Some or all of this information may be specific to Microsoft SQL Server 2000, and is not guaranteed accurate for other RDBMS implementations.

The Basics:
Like a nonclustered index, a clustered index is referenced by a b-tree that can be used to increase the performance of searches. Building a clustered index forces a physical sort of the data and the leaves of its b-tree contain the actual data rows. Because items can not be sorted two different ways at the same time, each table can only have a single clustered index. However, the clustered index can be built over several columns in the way that a telephone directory is sorted by last name and first name. The leaves of a nonclustered index built on a table having a clustered index will contain the clustering key value which is then used to traverse the clustered index. Because of this, using a large clustering key will increase the size of the nonclustered indexes on that table.

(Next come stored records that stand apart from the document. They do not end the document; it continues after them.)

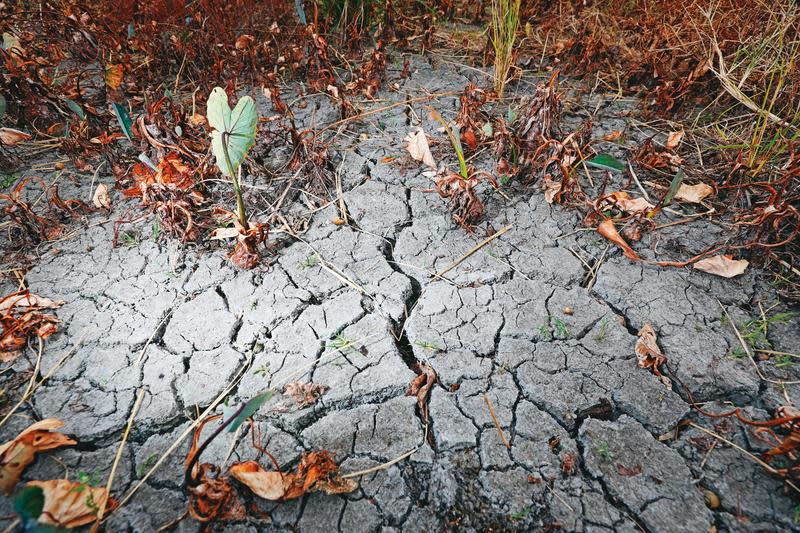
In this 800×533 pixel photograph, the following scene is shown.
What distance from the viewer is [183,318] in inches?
62.5

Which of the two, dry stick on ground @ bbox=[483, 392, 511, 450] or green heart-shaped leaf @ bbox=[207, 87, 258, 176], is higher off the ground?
green heart-shaped leaf @ bbox=[207, 87, 258, 176]

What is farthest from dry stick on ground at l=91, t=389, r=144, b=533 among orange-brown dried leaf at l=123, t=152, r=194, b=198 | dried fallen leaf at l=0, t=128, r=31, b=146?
dried fallen leaf at l=0, t=128, r=31, b=146

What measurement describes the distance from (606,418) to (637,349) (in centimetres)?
31

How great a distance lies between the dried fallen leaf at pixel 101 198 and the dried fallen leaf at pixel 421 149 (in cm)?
156

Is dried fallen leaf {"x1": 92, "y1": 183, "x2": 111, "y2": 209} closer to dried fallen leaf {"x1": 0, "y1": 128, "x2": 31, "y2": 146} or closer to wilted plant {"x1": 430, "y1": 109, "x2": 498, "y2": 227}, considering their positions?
dried fallen leaf {"x1": 0, "y1": 128, "x2": 31, "y2": 146}

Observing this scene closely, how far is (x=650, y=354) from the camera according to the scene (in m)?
1.43

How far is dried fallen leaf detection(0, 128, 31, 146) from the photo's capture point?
2.21m

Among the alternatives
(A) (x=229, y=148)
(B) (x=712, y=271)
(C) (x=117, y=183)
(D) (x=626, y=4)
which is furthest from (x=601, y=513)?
(D) (x=626, y=4)

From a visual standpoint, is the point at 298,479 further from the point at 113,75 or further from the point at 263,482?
the point at 113,75

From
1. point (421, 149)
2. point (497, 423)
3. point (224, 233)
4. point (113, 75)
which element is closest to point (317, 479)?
point (497, 423)

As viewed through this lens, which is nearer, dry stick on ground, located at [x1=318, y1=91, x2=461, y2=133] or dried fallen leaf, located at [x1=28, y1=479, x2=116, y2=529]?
dried fallen leaf, located at [x1=28, y1=479, x2=116, y2=529]

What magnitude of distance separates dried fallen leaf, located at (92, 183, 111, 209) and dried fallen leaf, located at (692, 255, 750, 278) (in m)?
2.72

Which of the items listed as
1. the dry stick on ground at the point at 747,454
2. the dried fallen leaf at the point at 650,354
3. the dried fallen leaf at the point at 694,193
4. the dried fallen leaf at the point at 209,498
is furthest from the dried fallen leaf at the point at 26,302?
the dried fallen leaf at the point at 694,193

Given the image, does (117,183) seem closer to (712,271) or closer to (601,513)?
(601,513)
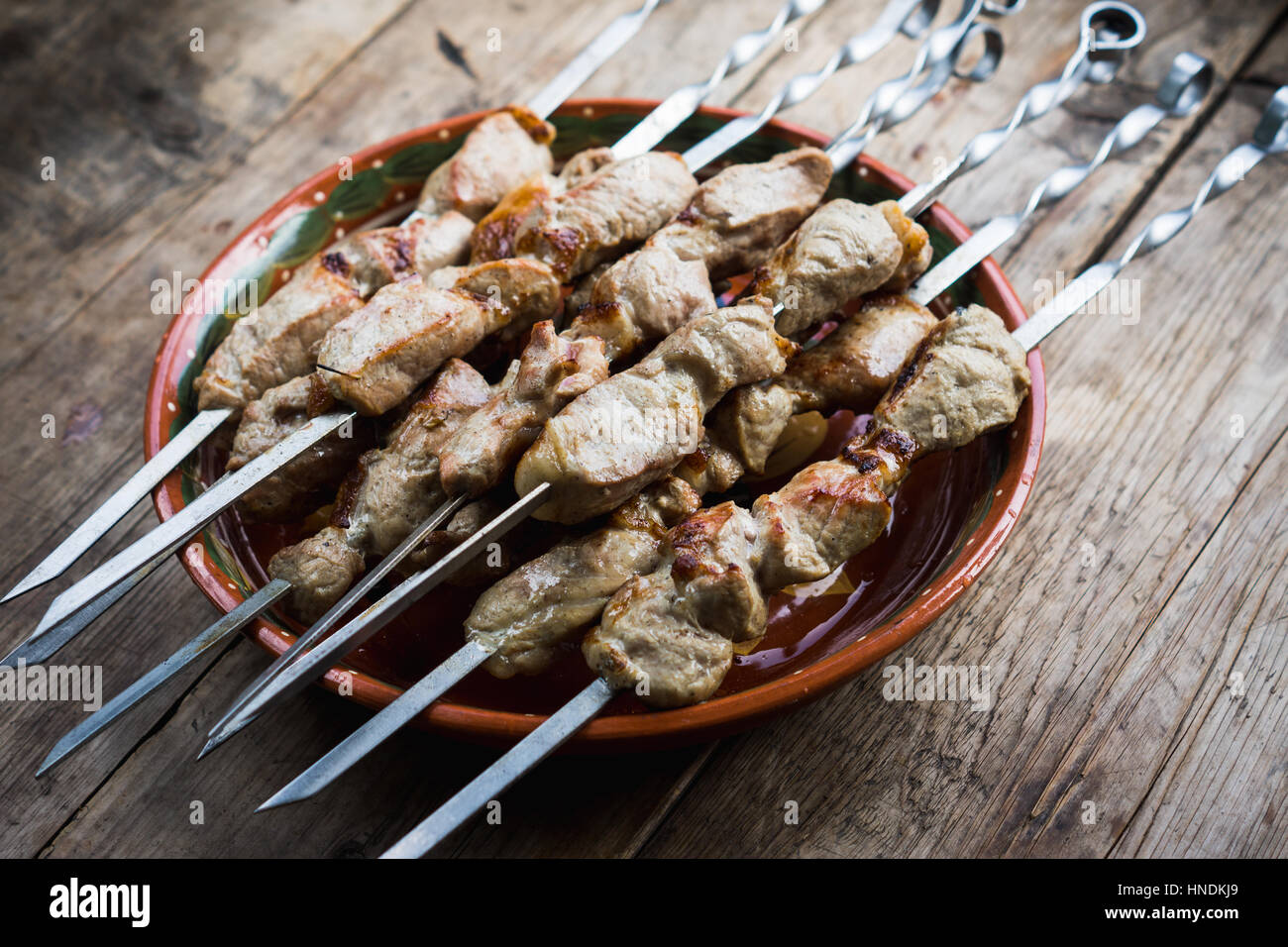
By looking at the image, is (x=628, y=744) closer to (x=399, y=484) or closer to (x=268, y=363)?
(x=399, y=484)

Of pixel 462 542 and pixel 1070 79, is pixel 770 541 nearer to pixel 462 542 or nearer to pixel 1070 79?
pixel 462 542

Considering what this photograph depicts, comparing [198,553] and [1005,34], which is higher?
[198,553]

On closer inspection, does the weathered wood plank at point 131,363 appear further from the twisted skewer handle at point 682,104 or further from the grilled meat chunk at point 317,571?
the twisted skewer handle at point 682,104

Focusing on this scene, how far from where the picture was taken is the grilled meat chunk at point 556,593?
2229 mm

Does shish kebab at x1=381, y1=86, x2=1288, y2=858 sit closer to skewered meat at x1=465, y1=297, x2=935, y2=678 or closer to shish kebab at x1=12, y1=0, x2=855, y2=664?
skewered meat at x1=465, y1=297, x2=935, y2=678

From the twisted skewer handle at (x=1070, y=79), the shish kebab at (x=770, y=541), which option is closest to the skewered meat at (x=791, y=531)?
the shish kebab at (x=770, y=541)

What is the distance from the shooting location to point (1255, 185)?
3.75 m

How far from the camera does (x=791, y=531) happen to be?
2277 mm

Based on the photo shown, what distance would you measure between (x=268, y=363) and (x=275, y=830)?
1.18m

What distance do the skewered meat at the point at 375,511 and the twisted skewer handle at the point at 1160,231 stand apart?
4.99ft

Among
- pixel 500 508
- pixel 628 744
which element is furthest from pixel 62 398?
A: pixel 628 744

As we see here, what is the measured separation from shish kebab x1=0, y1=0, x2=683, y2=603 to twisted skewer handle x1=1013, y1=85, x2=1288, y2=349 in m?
1.56

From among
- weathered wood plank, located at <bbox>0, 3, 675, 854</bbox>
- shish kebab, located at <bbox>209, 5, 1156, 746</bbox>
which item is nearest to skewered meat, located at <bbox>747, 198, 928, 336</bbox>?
shish kebab, located at <bbox>209, 5, 1156, 746</bbox>
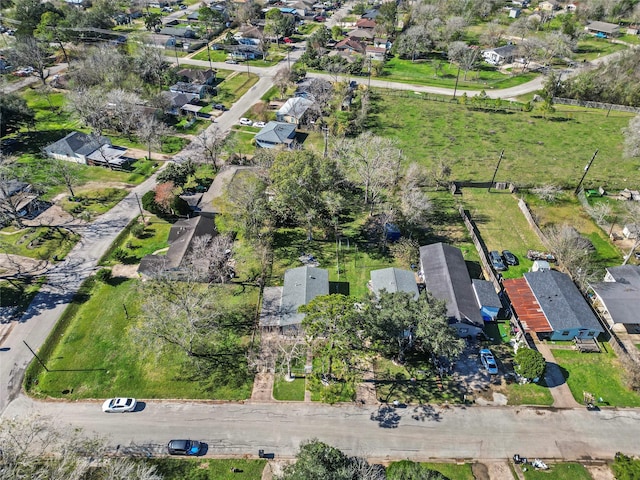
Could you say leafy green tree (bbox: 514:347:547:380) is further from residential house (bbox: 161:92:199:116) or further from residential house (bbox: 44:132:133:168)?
residential house (bbox: 161:92:199:116)

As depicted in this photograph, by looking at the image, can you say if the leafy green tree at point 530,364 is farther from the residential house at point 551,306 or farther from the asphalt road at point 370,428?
the residential house at point 551,306

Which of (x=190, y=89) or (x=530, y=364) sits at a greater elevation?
(x=190, y=89)

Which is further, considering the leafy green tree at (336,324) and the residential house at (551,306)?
the residential house at (551,306)

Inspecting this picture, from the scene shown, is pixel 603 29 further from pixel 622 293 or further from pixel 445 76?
pixel 622 293

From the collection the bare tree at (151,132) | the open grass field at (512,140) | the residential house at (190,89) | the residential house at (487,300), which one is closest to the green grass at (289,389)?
the residential house at (487,300)

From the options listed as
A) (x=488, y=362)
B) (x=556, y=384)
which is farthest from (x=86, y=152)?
(x=556, y=384)
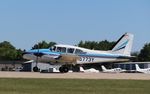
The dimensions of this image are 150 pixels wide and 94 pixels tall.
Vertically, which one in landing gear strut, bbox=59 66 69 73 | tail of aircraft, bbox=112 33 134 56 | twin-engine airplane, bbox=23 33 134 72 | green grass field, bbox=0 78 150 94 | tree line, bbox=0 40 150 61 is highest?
tree line, bbox=0 40 150 61

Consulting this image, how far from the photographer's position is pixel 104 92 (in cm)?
2017

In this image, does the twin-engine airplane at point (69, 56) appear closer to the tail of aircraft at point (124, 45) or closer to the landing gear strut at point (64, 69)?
the landing gear strut at point (64, 69)

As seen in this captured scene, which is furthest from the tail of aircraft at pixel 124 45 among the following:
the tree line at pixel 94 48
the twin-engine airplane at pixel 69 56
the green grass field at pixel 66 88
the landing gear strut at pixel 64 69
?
the tree line at pixel 94 48

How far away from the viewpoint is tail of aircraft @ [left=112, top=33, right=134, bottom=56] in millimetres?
51875

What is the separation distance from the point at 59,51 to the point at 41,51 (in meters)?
1.96

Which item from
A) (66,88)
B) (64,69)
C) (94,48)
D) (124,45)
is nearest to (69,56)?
(64,69)

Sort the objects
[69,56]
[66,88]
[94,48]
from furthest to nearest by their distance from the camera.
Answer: [94,48], [69,56], [66,88]

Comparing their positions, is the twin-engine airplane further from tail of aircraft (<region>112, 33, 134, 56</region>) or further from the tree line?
the tree line

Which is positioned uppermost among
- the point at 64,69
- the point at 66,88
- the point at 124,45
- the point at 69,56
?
the point at 124,45

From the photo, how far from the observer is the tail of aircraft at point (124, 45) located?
51875 mm

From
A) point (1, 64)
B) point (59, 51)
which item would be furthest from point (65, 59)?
point (1, 64)

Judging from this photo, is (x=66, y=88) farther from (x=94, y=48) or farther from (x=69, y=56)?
(x=94, y=48)

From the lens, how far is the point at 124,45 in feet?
173

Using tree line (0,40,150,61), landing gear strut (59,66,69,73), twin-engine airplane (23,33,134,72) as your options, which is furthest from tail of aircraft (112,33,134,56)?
tree line (0,40,150,61)
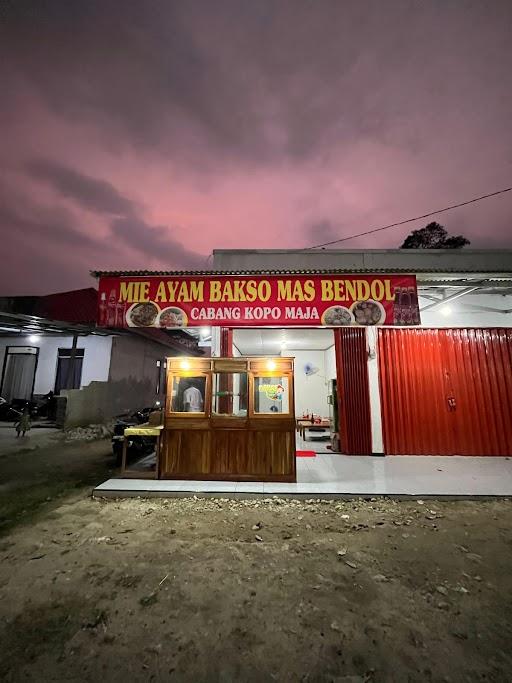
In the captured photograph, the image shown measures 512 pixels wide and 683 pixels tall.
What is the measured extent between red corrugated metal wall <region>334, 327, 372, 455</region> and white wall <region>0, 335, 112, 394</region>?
12.1 meters

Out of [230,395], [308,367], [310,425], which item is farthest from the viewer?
[308,367]

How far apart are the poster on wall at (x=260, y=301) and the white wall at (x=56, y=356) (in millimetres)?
10021

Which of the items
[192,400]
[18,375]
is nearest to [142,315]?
[192,400]

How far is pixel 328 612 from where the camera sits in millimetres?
2625

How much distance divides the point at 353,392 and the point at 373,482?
297 cm

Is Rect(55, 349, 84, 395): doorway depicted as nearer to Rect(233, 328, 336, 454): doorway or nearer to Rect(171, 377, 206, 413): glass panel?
Rect(233, 328, 336, 454): doorway

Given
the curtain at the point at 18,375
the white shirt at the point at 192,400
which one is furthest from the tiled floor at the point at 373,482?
the curtain at the point at 18,375

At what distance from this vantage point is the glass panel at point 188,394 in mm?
6262

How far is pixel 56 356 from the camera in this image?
632 inches

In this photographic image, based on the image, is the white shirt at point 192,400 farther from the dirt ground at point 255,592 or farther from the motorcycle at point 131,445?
the motorcycle at point 131,445

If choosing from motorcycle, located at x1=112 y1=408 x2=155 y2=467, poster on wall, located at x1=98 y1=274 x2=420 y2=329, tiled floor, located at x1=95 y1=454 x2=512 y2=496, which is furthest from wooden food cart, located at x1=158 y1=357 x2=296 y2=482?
motorcycle, located at x1=112 y1=408 x2=155 y2=467

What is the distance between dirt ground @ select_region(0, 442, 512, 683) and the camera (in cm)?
Answer: 212

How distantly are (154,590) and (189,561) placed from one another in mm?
550

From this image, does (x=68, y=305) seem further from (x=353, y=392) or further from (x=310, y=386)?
(x=353, y=392)
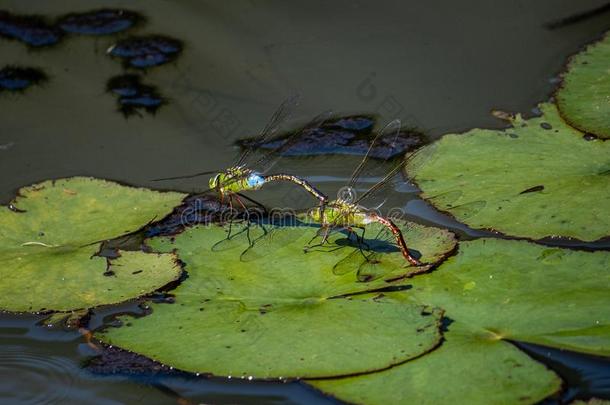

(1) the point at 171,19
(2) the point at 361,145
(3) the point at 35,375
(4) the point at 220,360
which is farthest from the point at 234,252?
(1) the point at 171,19

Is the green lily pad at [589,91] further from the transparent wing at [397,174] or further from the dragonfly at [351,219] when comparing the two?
the dragonfly at [351,219]

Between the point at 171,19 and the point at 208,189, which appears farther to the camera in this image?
the point at 171,19

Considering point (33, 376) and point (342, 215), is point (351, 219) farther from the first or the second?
point (33, 376)

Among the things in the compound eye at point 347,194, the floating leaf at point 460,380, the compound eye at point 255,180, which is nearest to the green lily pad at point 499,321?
the floating leaf at point 460,380

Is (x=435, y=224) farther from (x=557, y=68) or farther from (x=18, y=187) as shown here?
(x=18, y=187)

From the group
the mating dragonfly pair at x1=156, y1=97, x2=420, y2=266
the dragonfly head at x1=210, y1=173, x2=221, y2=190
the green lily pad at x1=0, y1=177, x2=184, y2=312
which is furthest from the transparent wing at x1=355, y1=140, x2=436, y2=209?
the green lily pad at x1=0, y1=177, x2=184, y2=312

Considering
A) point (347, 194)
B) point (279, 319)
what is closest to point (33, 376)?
point (279, 319)
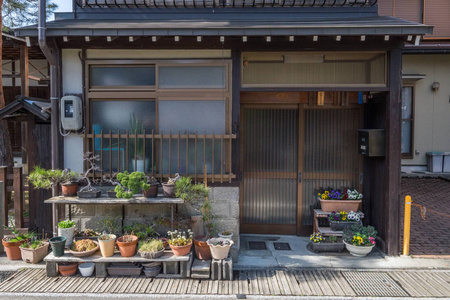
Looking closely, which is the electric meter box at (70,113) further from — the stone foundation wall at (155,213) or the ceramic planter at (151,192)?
the ceramic planter at (151,192)

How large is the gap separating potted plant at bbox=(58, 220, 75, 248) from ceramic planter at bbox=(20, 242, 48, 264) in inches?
16.0

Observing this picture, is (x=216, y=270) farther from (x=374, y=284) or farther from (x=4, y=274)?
(x=4, y=274)

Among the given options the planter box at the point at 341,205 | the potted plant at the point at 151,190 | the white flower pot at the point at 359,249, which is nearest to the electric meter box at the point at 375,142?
the planter box at the point at 341,205

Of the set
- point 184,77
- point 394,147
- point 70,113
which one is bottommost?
point 394,147

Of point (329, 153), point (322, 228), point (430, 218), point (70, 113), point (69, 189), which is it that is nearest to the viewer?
point (69, 189)

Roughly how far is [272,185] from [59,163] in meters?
4.04

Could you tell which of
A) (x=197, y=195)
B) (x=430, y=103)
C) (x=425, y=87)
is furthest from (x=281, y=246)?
(x=425, y=87)

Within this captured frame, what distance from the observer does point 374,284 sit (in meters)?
4.62

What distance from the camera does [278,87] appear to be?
18.2 feet

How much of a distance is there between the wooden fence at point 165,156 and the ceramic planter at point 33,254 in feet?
4.62

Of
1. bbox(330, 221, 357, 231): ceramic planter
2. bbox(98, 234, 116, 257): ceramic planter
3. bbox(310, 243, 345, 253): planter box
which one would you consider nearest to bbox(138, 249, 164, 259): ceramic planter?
bbox(98, 234, 116, 257): ceramic planter

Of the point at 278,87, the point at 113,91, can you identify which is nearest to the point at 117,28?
the point at 113,91

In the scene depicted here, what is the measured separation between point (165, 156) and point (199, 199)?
3.17ft

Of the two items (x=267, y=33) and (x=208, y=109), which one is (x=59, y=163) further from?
(x=267, y=33)
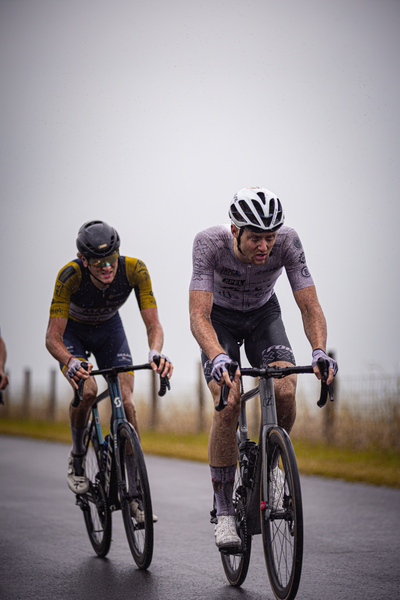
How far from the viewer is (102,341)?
6.22 meters

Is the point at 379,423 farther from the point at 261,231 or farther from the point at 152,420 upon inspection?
the point at 261,231

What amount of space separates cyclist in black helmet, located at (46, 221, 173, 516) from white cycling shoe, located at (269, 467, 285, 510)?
4.45 feet

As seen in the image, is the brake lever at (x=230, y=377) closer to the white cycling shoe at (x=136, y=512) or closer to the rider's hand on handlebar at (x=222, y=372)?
the rider's hand on handlebar at (x=222, y=372)

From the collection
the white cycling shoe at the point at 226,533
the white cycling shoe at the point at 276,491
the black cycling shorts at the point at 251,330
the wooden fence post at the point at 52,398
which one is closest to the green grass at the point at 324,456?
the wooden fence post at the point at 52,398

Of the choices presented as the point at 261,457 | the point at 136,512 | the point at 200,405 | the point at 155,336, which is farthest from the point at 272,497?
the point at 200,405

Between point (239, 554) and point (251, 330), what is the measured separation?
1548 mm

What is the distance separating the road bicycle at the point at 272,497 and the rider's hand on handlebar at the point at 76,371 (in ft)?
Answer: 4.06

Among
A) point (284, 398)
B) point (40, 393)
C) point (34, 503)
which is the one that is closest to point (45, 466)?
point (34, 503)

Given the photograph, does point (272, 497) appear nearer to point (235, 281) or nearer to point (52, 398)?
point (235, 281)

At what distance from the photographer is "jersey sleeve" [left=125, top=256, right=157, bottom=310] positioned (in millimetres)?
5738

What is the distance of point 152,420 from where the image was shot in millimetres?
17969

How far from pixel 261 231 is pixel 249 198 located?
23cm

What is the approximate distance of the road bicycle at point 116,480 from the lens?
4.88m

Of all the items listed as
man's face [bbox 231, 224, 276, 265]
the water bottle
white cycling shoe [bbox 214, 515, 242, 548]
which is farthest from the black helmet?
white cycling shoe [bbox 214, 515, 242, 548]
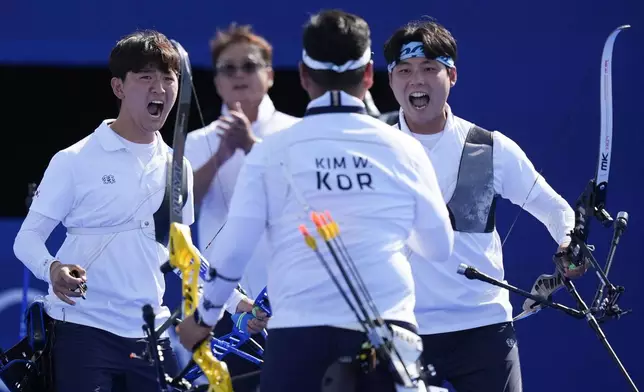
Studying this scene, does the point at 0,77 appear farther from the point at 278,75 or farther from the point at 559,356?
the point at 559,356

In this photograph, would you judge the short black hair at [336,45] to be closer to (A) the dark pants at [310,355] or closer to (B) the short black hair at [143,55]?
(A) the dark pants at [310,355]

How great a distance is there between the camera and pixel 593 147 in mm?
6465

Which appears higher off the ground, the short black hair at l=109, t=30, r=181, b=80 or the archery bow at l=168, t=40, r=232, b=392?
the short black hair at l=109, t=30, r=181, b=80

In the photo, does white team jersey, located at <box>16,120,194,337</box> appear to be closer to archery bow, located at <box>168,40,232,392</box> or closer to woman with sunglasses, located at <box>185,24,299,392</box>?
woman with sunglasses, located at <box>185,24,299,392</box>

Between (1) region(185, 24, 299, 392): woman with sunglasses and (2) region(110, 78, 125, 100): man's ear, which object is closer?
(1) region(185, 24, 299, 392): woman with sunglasses

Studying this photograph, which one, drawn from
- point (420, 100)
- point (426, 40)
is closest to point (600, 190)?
point (420, 100)

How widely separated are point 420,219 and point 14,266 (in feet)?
11.1

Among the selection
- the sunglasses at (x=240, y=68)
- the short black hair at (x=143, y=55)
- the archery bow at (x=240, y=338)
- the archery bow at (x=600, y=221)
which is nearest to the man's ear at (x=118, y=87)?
the short black hair at (x=143, y=55)

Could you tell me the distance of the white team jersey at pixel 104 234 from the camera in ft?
14.8

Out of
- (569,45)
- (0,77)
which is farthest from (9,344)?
(569,45)

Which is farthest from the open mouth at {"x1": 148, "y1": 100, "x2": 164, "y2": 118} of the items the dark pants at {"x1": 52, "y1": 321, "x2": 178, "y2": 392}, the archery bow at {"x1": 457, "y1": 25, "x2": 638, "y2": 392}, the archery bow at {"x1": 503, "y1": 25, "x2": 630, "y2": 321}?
the archery bow at {"x1": 503, "y1": 25, "x2": 630, "y2": 321}

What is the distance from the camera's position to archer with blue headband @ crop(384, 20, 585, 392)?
Result: 14.8 feet

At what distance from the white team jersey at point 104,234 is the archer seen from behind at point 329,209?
1.10 meters

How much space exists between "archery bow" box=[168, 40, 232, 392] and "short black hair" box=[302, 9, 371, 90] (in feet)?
1.85
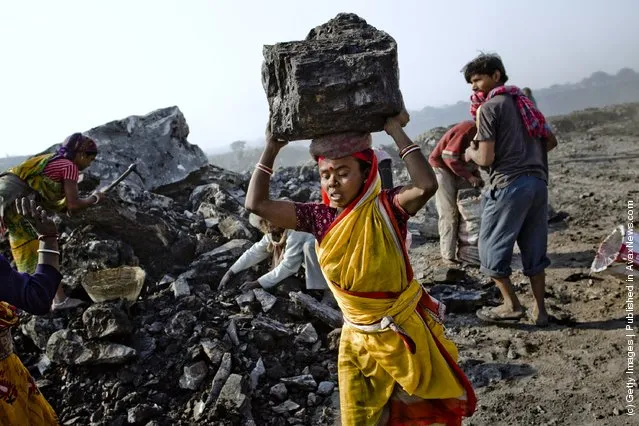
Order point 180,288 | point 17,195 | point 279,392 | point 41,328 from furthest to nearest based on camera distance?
point 180,288 < point 17,195 < point 41,328 < point 279,392

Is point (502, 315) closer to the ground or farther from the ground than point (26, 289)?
closer to the ground

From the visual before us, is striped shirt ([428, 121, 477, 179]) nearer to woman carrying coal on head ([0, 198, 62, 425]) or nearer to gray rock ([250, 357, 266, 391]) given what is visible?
gray rock ([250, 357, 266, 391])

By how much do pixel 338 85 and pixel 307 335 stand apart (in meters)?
2.60

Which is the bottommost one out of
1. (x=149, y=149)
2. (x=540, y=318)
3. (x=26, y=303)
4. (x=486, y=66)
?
(x=540, y=318)

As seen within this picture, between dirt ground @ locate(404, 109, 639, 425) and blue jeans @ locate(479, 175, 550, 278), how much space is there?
23.3 inches

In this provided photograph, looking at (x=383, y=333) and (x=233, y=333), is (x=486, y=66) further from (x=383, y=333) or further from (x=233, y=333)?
(x=233, y=333)

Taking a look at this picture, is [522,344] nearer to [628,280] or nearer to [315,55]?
[628,280]

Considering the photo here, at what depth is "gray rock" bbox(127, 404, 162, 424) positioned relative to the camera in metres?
3.26

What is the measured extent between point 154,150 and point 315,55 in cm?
633

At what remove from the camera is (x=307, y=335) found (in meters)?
4.12

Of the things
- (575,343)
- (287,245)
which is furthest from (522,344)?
(287,245)

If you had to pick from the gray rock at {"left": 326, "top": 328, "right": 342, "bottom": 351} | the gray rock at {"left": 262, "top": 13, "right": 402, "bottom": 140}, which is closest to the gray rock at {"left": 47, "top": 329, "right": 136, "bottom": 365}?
the gray rock at {"left": 326, "top": 328, "right": 342, "bottom": 351}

So What is a Clustering Key?
The clustering key is a value used to uniquely identify a single row in the clustered index. It is built from a composite of the columns the index uses. If the key values are not unique, SQL Server will append hidden values to its representation of the data to force internal uniqueness, unfortunately increasing the size of the key. Using the UNIQUE constraint will make this unnecessary.

On Performance:
While the costs of using a clustered index are not trival, there are several situations in which one can improve performance. Because the data is already sorted, queries requiring sequential rows in that order will benefit from this type of index. Performance increases reading sequential data is a direct result of the physical sort: SQL Server can read an entire extent (basically server’s idea of a disk block) at a time, rather than fetching each page from a random extent. This greatly boosts the effectiveness of readahead cache (aside from empty space within a page (which may later be used to mitigate the INSERT penalty), the table is essentially not fragmented at all). The ordering of data is also beneficial to aggregations such as MAX(), to selecting a range of values such as with the BETWEEN operator, and to queries which employ a JOIN or GROUP BY operation.

Performance impacts for data modification can be even more significant in a clustered index than in a nonclustered index because the data ordering must be maintained in addition to updating the tree. This penalty is less significant when the index is built on a table where the key value is monotonically increasing, such as an identity column.